Copy out the lines from the line with "How much distance is" up to and including the line with "From where the", switching "farther" to "further" and leaving everything else as it is.

■ Source data
***
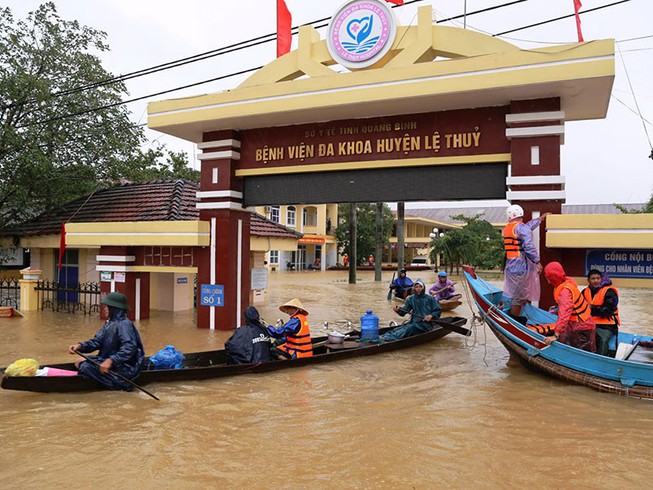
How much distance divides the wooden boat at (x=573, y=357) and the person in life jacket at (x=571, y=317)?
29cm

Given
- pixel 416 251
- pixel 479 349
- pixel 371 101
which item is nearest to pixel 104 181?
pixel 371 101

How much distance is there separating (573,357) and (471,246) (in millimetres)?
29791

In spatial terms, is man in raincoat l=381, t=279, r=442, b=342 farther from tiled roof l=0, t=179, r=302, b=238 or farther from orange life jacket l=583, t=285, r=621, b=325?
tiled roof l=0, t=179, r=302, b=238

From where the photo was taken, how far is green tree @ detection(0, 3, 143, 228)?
***
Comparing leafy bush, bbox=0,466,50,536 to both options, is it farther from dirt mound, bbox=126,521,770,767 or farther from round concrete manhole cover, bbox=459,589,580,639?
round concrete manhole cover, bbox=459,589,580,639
***
■ Reply
How much distance is there separating (573,357) and (471,246) (in millimetres)?
29791

In spatial terms, is man in raincoat l=381, t=279, r=442, b=342 further from tiled roof l=0, t=179, r=302, b=238 or further from orange life jacket l=583, t=285, r=621, b=325?
tiled roof l=0, t=179, r=302, b=238

From where the photo was taken, how far is green tree @ detection(0, 3, 143, 228)?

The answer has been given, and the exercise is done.